One of the NFIP’s biggest flaws is that it masks the true flood risk of properties by offering a significant portion of its policyholders heavily subsidized rates. One in five homeowners with NFIP protection pay less than half the full cost of their policy. No one begrudges low-income homeowners who need financial assistance to purchase coverage, but most of the NFIP’s subsidies actually go to homes with the highest values. A study by the Congressional Budget Office found that the median value of homes with NFIP coverage is about double that of all American homes. Not only that, but wealthier households tend to get much larger subsidies than middle-income homeowners. Ending these handouts to the wealthy and refocusing resources on the truly needy is essential. Limiting NFIP subsidies would have another positive effect. Currently, by shielding policyholders from the full cost of building in a flood zone, the government encourages more houses to be constructed in disaster-prone areas than if homeowners bore the costs of flooding themselves. Transferring more of the flood risk from federal taxpayers to individual homeowners would cause them to think twice about where to build their home.
But setting risk-based premiums is impossible without accurate flood maps. Many of the 22,000 communities that participate in the NFIP currently rely on outdated and inaccurate flood maps. A recent audit found that only 42 percent of the NFIP’s maps “adequately identified the level of flood risk.” Without better mapping that incorporates improvements in engineering methods and technology, full-risk insurance rates cannot be accurately determined, and homeowners and local policymakers may be misled about the true flood vulnerability of their communities.

▸ **Data segment**
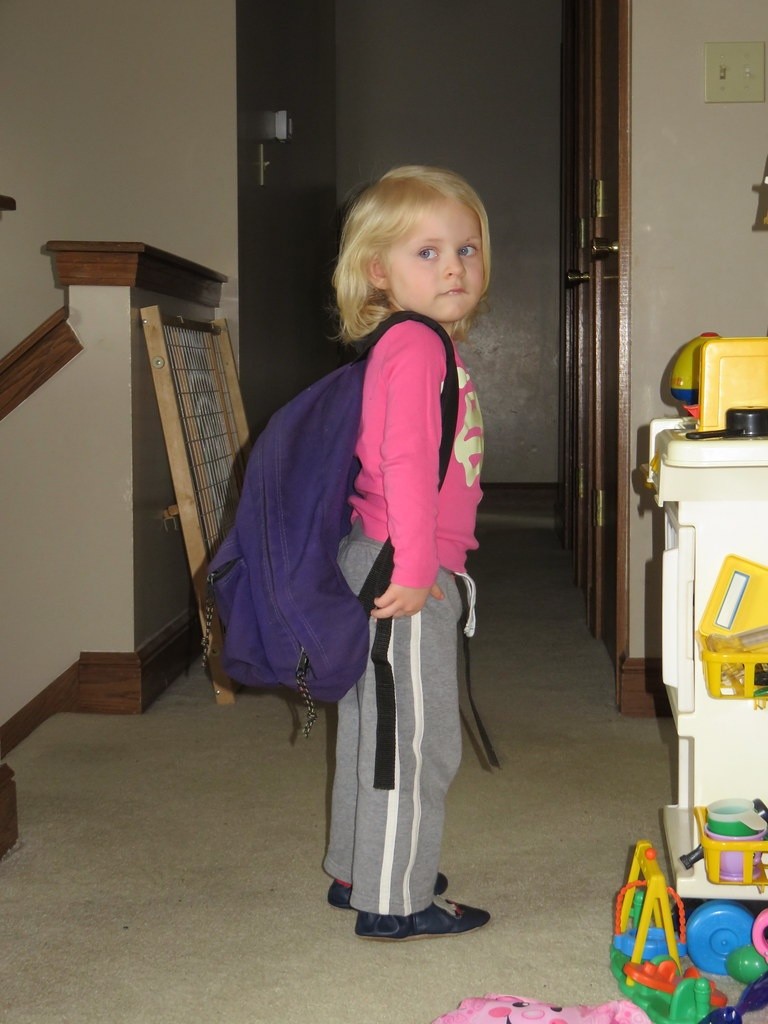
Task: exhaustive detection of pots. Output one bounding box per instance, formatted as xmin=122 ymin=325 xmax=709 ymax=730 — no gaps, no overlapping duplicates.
xmin=685 ymin=405 xmax=768 ymax=440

▸ **Problem requirements**
Please continue the passage on flood insurance subsidies and flood maps from where it stops.

▸ **Exercise result**
Another issue that merits more attention is mitigation. The best way to reduce insurance premiums for homeowners is to lessen the risk of flood loss. Making communities more resilient to flooding before disasters strike by adopting better zoning and building codes and other measures can significantly reduce the cost of cleaning up after floods. Studies have shown that for every $1 invested in mitigation, society saves $6 in rebuilding costs. Overall, so-called “repetitive loss properties,” structures that are damaged and repaired over and over again, account for about 1-2 percent of the NFIP’s total policies but have been responsible for 30 percent of claims since the program began in 1968. One Mississippi home worth $70,000 filed 34 claims with the NFIP from 1978 to 2010 totaling $663,000 — more than 9 times the value of the house. Through more aggressive mitigation incentives, policymakers could reduce this massive drain on the NFIP’s finances.
Congress should also resolve ambiguities in federal law that have limited the growth of private flood insurance; currently, private insurance only makes up 4 percent of the residential market. Greater private-sector involvement in flood insurance would benefit both consumers — many of whom could find lower rates and more flexible options through private carriers — and taxpayers by reducing the NFIP’s financial exposure.
Rather than continue postponing meaningful reforms to the NFIP with short-term stop-gaps, Congress should work over the next several months to craft a long-term solution to the NFIP’s challenges. Without reform, the NFIP’s precarious financial position will only grow worse, to the detriment of taxpayers and homeowners alike.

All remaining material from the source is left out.